── TEXT FOR ANALYSIS ──
Economists expect a significant and large vaccine GDP boost from 2Q and 3Q in the US and Europe, respectively with massive acceleration from February to October. Priced in and stocks trade down from January as we get drowned in the tsunami of positive economic datapoints?
SPY in USD and in Euros. Top chart showing the USD denominated SPY chart showing the recent move higher.
The lower chart showing SPY in Euro terms, having done nothing for weeks basically.
How bullish is bullish here depends on what currency you are looking at. Time to bring out those FX sensitivity tables soon…
Interesting px action in the US 10 year yesterday. Huge move higher in yields, spilled over to even the German 10 year picking up some steam, but the dynamics between the US and Europe are very different. Inflation outlook for Europe is truly "sad", so we ask ourselves if the US/German 10 year is about to take the next leg higher soon. After all Fed has credibility left…
Would you buy this chart if it was a stock?
Perfect trend channel since lows, now accompanied with positively sloping 50 day moving average, confirming the trend higher. One of the key questions, are US yields going higher?
Key resistance area in the 0.95-1% territory. People talk about rates moving higher, but it "feels" still many could get shocked if the 10 year moves above 1%, not to say even higher.
Bond volatility, MOVE index, has been "supressed" by Fed's expanding balance sheet. So far they have succeeded, but watch bond volatility closely here as a more meaningful move higher in rates could reignite MOVE index moving higher again.
Robinhood gained approximately 3M new users in the first 4 months of 2020. These so-called “pandemic day traders” traded 9x as many shares as E-Trade users and 40x as many shares as Schwab users during Q1’20. They also traded 88x as many risky options contracts as Schwab users during that period.
Gross Exposure made new YTD highs in Nov (left chart); Net Exposure also high (right chart). The only category selling in November were quants.
Note how S&P has performed since the GFC when Fed paused/shrank the balance sheet. There is very little incentive for the new Fed chair to decrease the printing, but the "delta" will decrease. Something to bear in mind…
Fed BS vs S&P.
VIX remains elevated on the longer term chart, but VIX has had a "structural" bid developing for years. The pandemic took vols to a new plateau. Seeing VIX return to some sort of long term average seems a wishful thinking only. VIX at 20/21 seems to be the new 17…
Note that every pause/shrinking of the BS has resulted in VIX moving violently higher. Even small expansion has not been enough for VIX to stay calm. Things are getting slightly boring as we approach Christmas, but exciting times to start planning some VIX trades…
Note how VVIX has moved when Fed paused/shrank the BS. Interesting to note is the clear "structural" bid in VVIX that has been going on for years and has accelerated during 2019/2020.
This together with poor liquidity and poor "market structure" is not a great long term development.
Fed BS vs VVIX.
───
── SUPPLIED MATERIAL ──
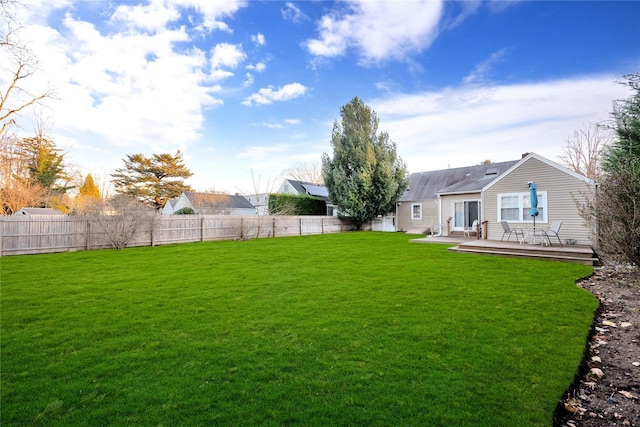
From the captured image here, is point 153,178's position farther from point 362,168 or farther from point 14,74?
point 362,168

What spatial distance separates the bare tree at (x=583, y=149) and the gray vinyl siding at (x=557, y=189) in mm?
15181

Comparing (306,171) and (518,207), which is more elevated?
(306,171)

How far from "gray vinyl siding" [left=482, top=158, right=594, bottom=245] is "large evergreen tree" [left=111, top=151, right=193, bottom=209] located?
104 feet

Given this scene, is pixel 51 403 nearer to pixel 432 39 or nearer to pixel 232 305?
pixel 232 305

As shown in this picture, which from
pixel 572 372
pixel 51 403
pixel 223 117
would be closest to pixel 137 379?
pixel 51 403

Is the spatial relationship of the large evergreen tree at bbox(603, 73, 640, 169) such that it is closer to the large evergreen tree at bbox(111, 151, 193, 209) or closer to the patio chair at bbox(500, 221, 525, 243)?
the patio chair at bbox(500, 221, 525, 243)

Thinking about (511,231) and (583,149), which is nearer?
(511,231)

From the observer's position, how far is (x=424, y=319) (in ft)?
13.6

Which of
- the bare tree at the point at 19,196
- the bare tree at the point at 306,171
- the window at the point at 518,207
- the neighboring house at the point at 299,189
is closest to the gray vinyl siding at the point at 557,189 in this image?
the window at the point at 518,207

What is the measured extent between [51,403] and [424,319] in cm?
402

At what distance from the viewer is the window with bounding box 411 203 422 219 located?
21.4 meters

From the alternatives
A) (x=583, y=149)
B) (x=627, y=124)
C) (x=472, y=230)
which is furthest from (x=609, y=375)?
(x=583, y=149)

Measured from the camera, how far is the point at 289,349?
10.6 feet

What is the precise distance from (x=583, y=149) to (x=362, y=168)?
1795 cm
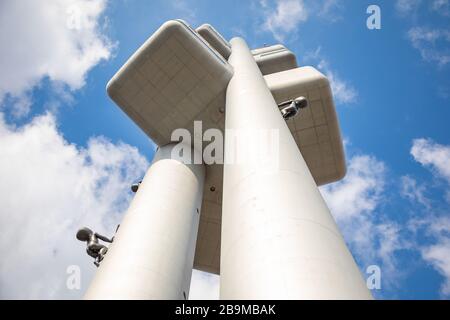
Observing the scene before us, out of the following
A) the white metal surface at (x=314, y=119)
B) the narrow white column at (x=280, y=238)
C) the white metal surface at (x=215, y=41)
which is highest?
the white metal surface at (x=215, y=41)

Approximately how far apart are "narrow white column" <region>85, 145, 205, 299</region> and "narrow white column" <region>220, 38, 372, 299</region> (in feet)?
10.2

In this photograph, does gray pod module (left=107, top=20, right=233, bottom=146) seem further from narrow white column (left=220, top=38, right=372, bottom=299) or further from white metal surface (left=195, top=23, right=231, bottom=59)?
narrow white column (left=220, top=38, right=372, bottom=299)

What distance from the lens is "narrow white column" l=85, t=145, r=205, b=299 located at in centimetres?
801

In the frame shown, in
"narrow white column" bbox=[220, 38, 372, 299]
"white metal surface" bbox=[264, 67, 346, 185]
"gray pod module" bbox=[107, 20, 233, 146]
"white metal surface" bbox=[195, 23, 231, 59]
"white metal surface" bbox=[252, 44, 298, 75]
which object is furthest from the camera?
"white metal surface" bbox=[252, 44, 298, 75]

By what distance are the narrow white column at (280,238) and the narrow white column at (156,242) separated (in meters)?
3.11

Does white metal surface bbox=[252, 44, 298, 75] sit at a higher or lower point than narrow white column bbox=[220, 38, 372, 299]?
higher

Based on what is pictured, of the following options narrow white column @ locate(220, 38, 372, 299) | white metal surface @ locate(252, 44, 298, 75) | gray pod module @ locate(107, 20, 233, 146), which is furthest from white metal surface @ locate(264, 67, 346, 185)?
narrow white column @ locate(220, 38, 372, 299)

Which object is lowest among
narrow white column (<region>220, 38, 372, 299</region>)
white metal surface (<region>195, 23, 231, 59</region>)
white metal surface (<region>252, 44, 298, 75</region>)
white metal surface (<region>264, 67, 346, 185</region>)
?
narrow white column (<region>220, 38, 372, 299</region>)

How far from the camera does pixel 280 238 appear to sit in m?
4.62

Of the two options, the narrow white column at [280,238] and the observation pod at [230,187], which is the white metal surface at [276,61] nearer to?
the observation pod at [230,187]

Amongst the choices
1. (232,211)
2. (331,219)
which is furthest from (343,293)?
(232,211)

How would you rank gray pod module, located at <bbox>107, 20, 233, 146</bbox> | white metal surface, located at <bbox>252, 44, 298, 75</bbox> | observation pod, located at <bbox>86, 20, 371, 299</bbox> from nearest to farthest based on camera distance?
observation pod, located at <bbox>86, 20, 371, 299</bbox>, gray pod module, located at <bbox>107, 20, 233, 146</bbox>, white metal surface, located at <bbox>252, 44, 298, 75</bbox>

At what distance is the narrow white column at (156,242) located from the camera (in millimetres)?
8008

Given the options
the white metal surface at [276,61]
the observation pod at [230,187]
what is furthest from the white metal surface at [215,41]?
the white metal surface at [276,61]
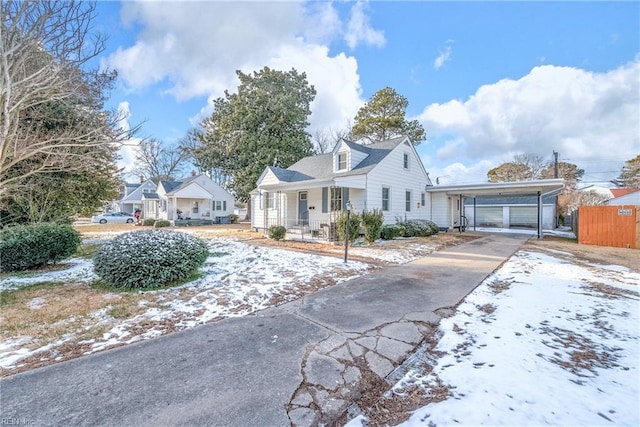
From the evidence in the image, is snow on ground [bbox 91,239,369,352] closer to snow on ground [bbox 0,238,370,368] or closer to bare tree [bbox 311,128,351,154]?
snow on ground [bbox 0,238,370,368]

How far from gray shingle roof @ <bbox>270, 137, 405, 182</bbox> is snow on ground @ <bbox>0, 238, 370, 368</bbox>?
292 inches

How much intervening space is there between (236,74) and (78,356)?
26214mm

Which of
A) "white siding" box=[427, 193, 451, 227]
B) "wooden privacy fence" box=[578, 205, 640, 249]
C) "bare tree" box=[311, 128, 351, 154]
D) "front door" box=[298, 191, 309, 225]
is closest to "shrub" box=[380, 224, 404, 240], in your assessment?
"front door" box=[298, 191, 309, 225]

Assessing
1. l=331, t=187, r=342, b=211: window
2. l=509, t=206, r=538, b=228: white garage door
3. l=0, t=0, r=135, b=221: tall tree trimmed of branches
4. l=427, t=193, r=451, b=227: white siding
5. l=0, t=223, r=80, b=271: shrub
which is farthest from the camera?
l=509, t=206, r=538, b=228: white garage door

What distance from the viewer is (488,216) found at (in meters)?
28.6

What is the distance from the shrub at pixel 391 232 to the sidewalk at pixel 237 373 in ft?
29.9

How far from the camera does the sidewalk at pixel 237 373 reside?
2.10 m

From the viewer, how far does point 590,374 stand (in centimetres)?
269

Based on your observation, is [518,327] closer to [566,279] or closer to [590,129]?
[566,279]

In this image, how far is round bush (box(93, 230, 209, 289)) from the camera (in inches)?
207

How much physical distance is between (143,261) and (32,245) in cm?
390

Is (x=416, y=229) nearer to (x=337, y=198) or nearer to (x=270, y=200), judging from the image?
(x=337, y=198)

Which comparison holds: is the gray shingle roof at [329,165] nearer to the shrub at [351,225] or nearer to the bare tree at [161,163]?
the shrub at [351,225]

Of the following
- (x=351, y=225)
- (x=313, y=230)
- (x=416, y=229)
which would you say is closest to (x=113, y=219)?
(x=313, y=230)
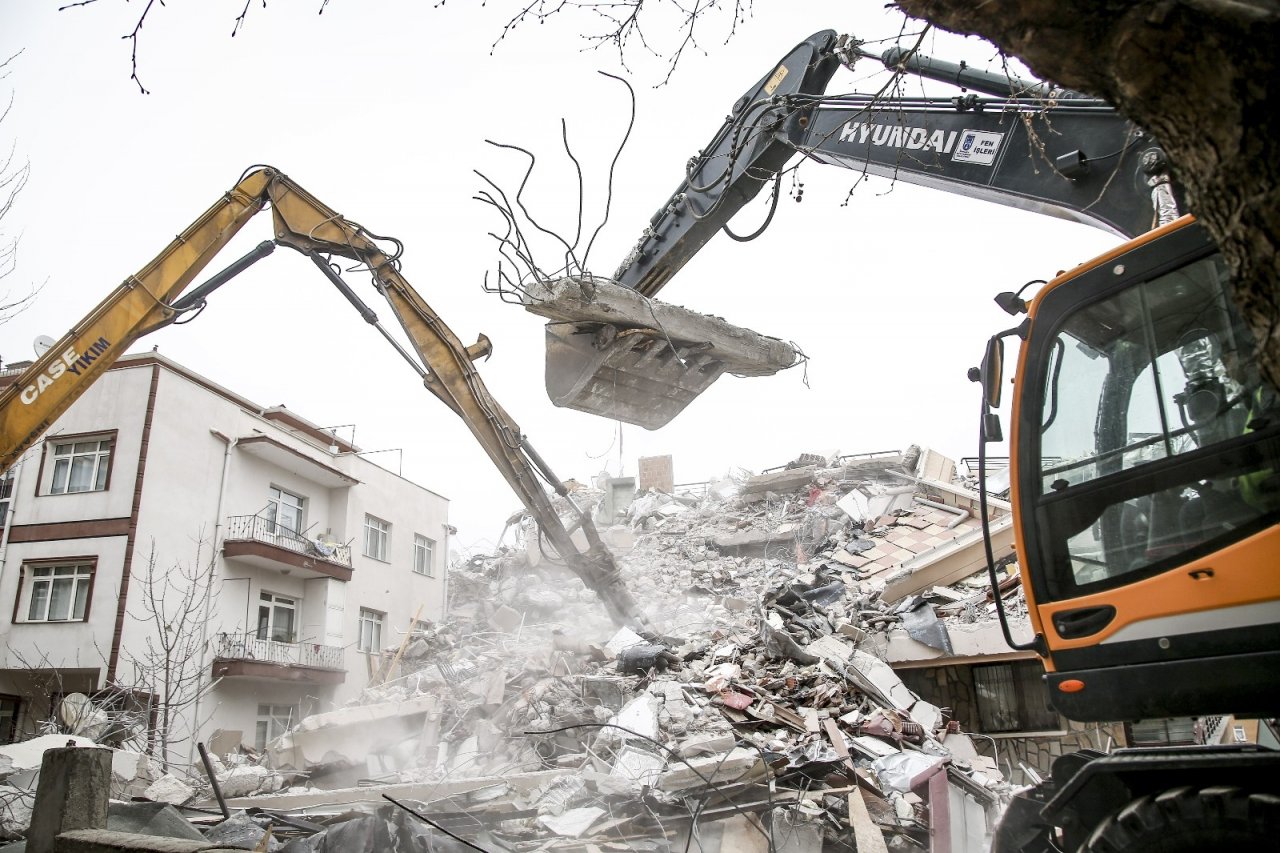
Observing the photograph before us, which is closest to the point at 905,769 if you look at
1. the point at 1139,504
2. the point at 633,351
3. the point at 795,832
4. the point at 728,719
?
the point at 795,832

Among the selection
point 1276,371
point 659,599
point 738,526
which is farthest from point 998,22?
point 738,526

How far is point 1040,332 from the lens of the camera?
10.9 ft

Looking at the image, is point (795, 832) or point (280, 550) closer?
point (795, 832)

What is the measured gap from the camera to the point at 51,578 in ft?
58.4

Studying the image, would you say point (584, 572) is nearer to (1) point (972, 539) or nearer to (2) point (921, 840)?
(2) point (921, 840)

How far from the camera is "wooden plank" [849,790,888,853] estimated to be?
559cm

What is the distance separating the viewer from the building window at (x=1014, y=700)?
9914 millimetres

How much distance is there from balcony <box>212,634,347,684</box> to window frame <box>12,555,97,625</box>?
8.88ft

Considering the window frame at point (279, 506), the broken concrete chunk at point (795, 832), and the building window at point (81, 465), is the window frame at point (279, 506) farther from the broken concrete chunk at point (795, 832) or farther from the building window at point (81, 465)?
the broken concrete chunk at point (795, 832)

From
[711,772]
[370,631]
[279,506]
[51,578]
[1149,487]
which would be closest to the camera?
[1149,487]

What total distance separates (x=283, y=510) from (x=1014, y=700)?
18728 millimetres

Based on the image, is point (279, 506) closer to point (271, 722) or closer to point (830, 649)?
point (271, 722)

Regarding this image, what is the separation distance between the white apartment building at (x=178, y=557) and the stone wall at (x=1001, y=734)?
493 inches

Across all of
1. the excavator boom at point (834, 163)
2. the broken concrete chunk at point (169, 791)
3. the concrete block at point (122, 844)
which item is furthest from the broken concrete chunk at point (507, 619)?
the concrete block at point (122, 844)
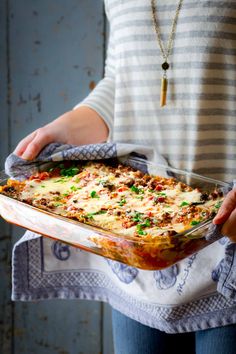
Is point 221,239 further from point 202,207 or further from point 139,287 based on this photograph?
point 139,287

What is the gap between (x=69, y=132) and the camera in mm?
1131

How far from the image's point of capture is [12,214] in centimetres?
94

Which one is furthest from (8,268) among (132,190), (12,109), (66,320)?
(132,190)

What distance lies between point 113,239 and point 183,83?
0.35m

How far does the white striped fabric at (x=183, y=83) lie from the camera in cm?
97

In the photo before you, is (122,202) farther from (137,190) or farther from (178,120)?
(178,120)

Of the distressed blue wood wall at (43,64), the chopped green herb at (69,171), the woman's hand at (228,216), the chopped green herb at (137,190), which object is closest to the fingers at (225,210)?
the woman's hand at (228,216)

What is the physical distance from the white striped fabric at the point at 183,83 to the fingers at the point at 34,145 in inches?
5.3

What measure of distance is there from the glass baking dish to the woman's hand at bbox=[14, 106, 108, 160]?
0.17 metres

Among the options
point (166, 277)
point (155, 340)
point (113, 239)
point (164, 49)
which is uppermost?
point (164, 49)

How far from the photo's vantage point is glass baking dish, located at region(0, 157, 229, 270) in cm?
79

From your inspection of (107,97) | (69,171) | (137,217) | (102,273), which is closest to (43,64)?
(107,97)

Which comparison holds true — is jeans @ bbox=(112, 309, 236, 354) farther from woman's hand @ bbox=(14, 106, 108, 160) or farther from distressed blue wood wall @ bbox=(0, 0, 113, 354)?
distressed blue wood wall @ bbox=(0, 0, 113, 354)

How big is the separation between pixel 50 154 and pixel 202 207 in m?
0.32
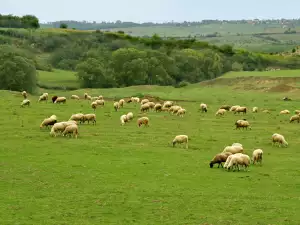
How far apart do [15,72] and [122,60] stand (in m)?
22.4

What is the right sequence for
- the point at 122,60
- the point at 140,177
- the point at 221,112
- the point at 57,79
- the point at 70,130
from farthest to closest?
the point at 57,79 < the point at 122,60 < the point at 221,112 < the point at 70,130 < the point at 140,177

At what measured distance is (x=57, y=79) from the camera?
103750 millimetres

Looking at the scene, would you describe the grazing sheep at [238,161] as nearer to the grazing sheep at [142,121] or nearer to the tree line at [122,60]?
the grazing sheep at [142,121]

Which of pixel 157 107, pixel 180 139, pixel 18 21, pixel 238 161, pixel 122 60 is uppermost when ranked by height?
pixel 238 161

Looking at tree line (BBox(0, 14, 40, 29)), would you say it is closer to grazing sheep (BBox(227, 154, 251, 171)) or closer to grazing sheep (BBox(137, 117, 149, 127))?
grazing sheep (BBox(137, 117, 149, 127))

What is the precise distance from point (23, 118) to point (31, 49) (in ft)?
317

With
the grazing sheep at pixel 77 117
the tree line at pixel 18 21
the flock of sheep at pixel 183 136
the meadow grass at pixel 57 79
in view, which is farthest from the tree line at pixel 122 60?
the grazing sheep at pixel 77 117

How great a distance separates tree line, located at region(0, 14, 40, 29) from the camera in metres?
172

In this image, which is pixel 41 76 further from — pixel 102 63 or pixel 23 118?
pixel 23 118

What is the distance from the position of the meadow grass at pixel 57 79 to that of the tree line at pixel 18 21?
62446mm

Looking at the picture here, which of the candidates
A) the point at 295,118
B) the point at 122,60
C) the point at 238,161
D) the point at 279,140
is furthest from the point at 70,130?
the point at 122,60

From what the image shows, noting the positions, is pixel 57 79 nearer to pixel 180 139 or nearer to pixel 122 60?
pixel 122 60

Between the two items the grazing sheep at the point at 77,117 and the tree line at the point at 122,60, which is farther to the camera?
the tree line at the point at 122,60

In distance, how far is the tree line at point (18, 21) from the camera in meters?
172
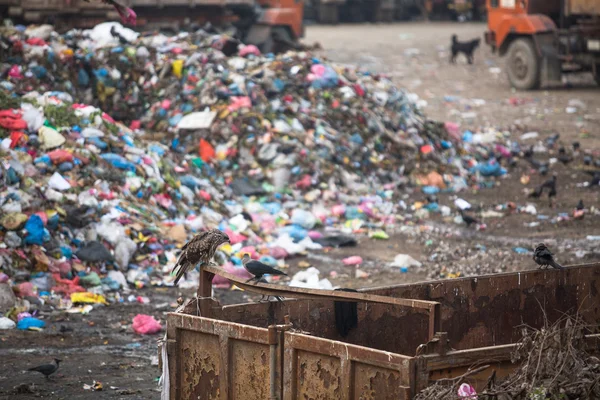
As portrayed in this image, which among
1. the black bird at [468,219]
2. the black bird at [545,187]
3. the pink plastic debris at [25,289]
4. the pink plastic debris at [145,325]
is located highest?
the black bird at [545,187]

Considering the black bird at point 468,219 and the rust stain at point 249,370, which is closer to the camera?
the rust stain at point 249,370

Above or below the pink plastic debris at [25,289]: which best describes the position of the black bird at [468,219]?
above

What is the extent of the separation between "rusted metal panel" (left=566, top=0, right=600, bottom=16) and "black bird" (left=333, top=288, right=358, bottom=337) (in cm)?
1350

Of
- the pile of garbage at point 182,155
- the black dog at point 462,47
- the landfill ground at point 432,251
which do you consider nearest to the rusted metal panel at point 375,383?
the landfill ground at point 432,251

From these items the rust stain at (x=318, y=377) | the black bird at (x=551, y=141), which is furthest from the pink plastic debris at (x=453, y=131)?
the rust stain at (x=318, y=377)

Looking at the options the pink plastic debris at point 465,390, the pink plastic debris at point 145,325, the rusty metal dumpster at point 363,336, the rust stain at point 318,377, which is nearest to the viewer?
the pink plastic debris at point 465,390

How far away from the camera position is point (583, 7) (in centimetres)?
1702

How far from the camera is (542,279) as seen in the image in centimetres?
555

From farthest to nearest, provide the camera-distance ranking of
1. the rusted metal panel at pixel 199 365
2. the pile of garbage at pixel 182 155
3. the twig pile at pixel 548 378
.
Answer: the pile of garbage at pixel 182 155 < the rusted metal panel at pixel 199 365 < the twig pile at pixel 548 378

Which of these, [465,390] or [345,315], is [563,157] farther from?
[465,390]

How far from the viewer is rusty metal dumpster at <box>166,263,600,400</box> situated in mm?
3916

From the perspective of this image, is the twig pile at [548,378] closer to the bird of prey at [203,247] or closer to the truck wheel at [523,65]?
the bird of prey at [203,247]

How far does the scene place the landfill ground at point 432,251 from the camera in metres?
6.30

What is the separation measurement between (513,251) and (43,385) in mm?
5204
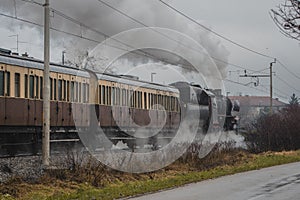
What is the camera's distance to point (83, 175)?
1609 centimetres

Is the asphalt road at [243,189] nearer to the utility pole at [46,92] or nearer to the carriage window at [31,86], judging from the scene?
the utility pole at [46,92]

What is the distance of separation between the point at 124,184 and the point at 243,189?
3498 millimetres

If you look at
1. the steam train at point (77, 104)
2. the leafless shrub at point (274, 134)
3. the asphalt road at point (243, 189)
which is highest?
the steam train at point (77, 104)

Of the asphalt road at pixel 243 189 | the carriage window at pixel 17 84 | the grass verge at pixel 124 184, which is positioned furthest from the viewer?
the carriage window at pixel 17 84

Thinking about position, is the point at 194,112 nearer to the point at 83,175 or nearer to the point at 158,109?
the point at 158,109

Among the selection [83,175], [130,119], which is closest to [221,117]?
[130,119]

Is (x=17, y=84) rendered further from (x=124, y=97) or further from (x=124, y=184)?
(x=124, y=97)

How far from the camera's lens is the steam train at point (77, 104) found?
19.3 meters

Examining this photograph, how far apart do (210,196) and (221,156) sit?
1164 cm

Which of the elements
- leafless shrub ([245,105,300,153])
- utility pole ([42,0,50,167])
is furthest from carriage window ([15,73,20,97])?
leafless shrub ([245,105,300,153])

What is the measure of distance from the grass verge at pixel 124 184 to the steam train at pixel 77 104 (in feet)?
15.0

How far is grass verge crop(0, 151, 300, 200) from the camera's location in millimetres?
13456

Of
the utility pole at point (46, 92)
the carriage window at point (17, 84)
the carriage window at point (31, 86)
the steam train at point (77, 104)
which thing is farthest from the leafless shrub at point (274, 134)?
the utility pole at point (46, 92)

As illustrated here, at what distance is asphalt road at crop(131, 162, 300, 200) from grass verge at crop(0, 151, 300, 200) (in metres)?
0.66
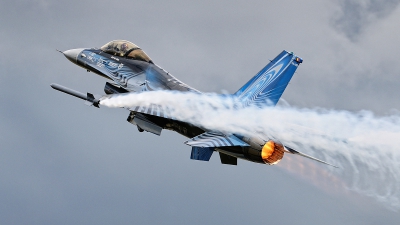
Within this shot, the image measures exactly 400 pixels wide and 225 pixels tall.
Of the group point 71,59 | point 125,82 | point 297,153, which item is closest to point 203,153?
point 297,153

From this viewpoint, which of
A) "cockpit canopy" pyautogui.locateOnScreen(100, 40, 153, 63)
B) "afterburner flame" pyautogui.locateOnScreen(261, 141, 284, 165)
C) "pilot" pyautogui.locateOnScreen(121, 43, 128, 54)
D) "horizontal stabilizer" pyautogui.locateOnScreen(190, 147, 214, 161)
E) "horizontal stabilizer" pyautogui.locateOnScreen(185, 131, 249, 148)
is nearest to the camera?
"horizontal stabilizer" pyautogui.locateOnScreen(185, 131, 249, 148)

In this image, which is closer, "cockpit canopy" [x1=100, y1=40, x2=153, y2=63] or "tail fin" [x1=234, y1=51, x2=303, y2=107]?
"tail fin" [x1=234, y1=51, x2=303, y2=107]

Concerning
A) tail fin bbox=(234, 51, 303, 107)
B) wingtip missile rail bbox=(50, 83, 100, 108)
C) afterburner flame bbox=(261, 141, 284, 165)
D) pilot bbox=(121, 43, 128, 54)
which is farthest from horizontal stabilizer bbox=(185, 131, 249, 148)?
pilot bbox=(121, 43, 128, 54)

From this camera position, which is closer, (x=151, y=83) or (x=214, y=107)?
(x=214, y=107)

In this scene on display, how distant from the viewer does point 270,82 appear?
21609 mm

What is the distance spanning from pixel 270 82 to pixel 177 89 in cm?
327

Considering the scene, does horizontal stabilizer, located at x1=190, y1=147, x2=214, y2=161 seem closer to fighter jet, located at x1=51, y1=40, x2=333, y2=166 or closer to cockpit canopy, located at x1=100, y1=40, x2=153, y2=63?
fighter jet, located at x1=51, y1=40, x2=333, y2=166

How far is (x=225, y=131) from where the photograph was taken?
19.7 m

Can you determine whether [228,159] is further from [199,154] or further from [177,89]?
[177,89]

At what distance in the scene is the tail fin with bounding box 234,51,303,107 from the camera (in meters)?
21.2

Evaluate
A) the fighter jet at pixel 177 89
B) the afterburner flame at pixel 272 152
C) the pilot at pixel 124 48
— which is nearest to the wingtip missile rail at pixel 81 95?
the fighter jet at pixel 177 89

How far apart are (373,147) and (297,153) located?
2.29 metres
───
- [WORK TO COMPLETE]:
A) According to the market commentary, about how many new users did Robinhood gain in the first four months of 2020?
B) Carry on with the market commentary on the Fed balance sheet, yields and volatility from its final line.

- [REPLIES]:
A) Approximately 3 million.

B)
Recall the summer of 2019 when bond volatility started exploding to the upside as Fed's BS was shrinking. This became a big headache for Fed that eventually had to restart the printing presses. MOVE index has once again come down post the elections "drama", but we doubt it can take yields spiking much more from here.
Watch how MOVE moves going forward.
..and yields are moving higher and NASDAQ does not like rising yields. Tech sensitivity to rates is huge, so watch both closely as US 10 year pushes the 0.95% level.
First chart showing US 10 year vs NASDAQ/Russell ratio. You can clearly see what has been going on during the yields rise since August.
Second chart showing tech as the number one duration trade.
Dr Copper has continued surging. Latest bullish take was from GS we outlined yesterday, here, where the conclusion is basically;
""This current price strength is not an irrational aberration, rather we view it as the first leg of a structural bull market in copper"
We leave long term views to others to decide on as we like to focus on risk and opportunities. Copper vs gold ratio has exploded higher over past weeks, moving in tandem with yields, but yields have been lagging.
If yields "get inspired" by the copper/gold ratio things could get interesting as that would imply US 10 year at 1.8% ish. Not very likely maybe, but with MOVE and VIX having crashed lately you are offered a relatively cheap way to play this possible scenario.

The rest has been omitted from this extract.